I have it somewhere in my notes. It was Japan, Italy, the UK, Canada, the US and Australia. And he correlated the fat percentage out of the total calories consumed by a person with cardiovascular disease. And he saw an almost perfect correlation and that led him to get funding for studying other stuff.

Now, there was data on 22 countries at that time, including, for example, France that had a huge amount of fat from calories, but not a huge amount of... That's making it into the study? And that didn't make it into that study. I don't know if it's a study or just something that prompted the study, but anyway, he got very famous.

He was on the cover of Time magazine. And in 1961, the American Heart Association had a recommendation to decrease fat consumption. And you know, this kept going. And in 1970s, there was a committee of the Senate called the McGovern Committee that was the Committee on Nutrition and Human Needs, or something like that.

And it recommended reduction of fat. And what came out of this committee was what's known today as the Food Pyramid. Have you seen the Food Pyramid? So it usually has, it's lined up with a lot of bread.

The bread is a foundation. And it's like a small portion of fat at the top. And this indeed caused Americans to, Americans in the world over to stop consuming fat and start consuming more carbs. And you can see it.

If you look at, and there's something called the NHANES study, it's the National Health and Nutritional Examination Survey. They publish something every few years. And if you look at their stats, you can see that people did consume more carbs and less fat. And just when they started consuming more carbs and less fat, did this epidemic of obesity and diabetes begin?

Now, is this related? Maybe not just this. Maybe there are probably other effects, including the rise in sugar and high fructose corn syrup and all that and additives to the diet. But that's probably one of the, one of the effects.

So, you know, just by looking at this experiment down on a billion people and just by reading the history, I, I still being afraid of dietary fats. Right. And you're fine. And I'm fine, yeah.

So I, you were mentioning the research that you're, you're working up to right now. And I found it very interesting because you're, you're thinking about the ocean. You're thinking about the bacteria in the ocean. And I found this interesting trend in that, like you're just seemingly just trying to help people.

You're studying your research. You know, the first one being like, help people. Lose weight, maintain health. The second one being possibly across the entire environment of carbon dioxide.

But could you explain what you're interested in what you're working on than you study? So, in a word, I'm trying to move from, you know, more human oriented view. Instead of looking at the human microbiome and trying to see how it affects human health, I'm trying to look at the ocean or soil microbiome and see how it affects global health. Microbes in the ocean, for example, are responsible for about 50% of the oxygen that you breathe.
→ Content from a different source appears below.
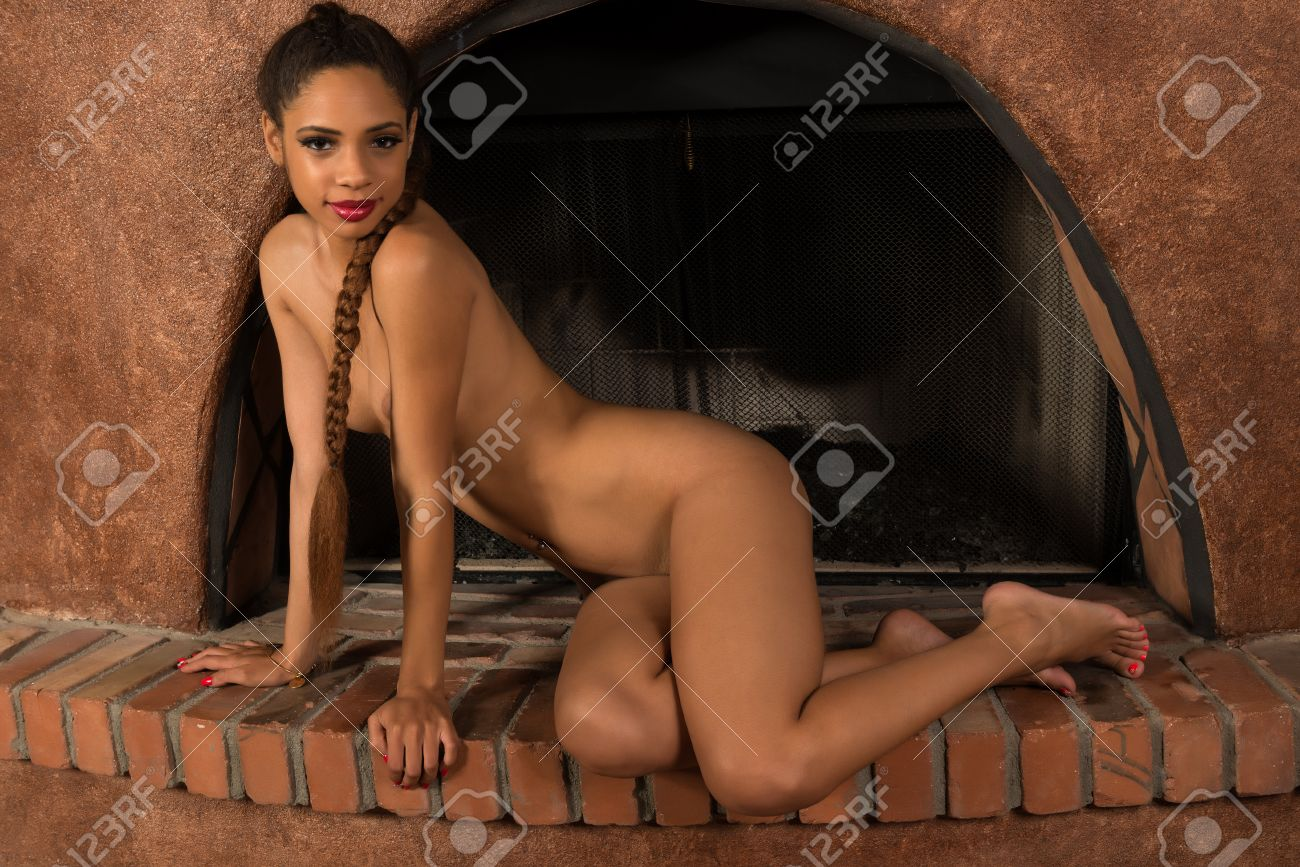 Beautiful Young Multiracial Woman Nude In A Fireplace Stock Photo ...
They recycle a lot of metabolites. They do a lot of these things. And what I'm trying to do is to apply, you know, my know how both in microbiome analysis and data science and to combine data that's publicly available. On the ocean or samples that I will collect with other data that's publicly available on a bunch of other things that you can collect from the ocean.
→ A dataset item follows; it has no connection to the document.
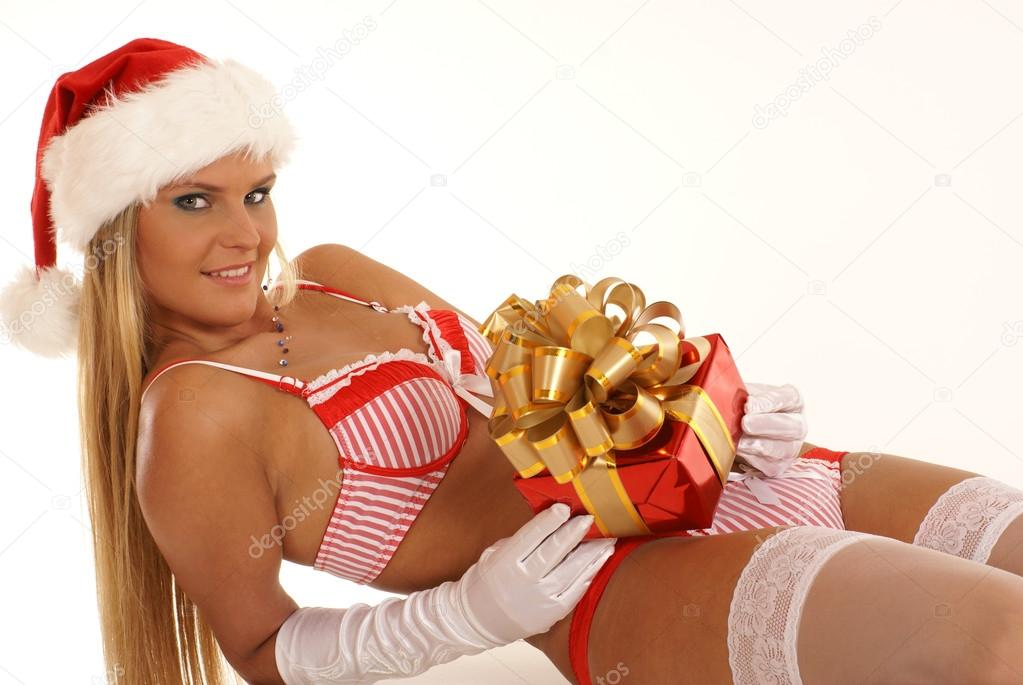 Young sexy Santa with a gift isolated on white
And see where it gets me in, you know, maybe seeing which material, which conditions can sequester more CO2 from the atmosphere to see how we can treat pollution in the ocean. Acidification of the ocean causes all the corals that that's the sort of things that sort of questions I'm after right now. But actually before that, we're in the process of publishing a different study that still looks into the human microbiome. And this is a really interesting one to me, because when we were finished with this big study of 800 and 900 people, we next start on our next thoughts.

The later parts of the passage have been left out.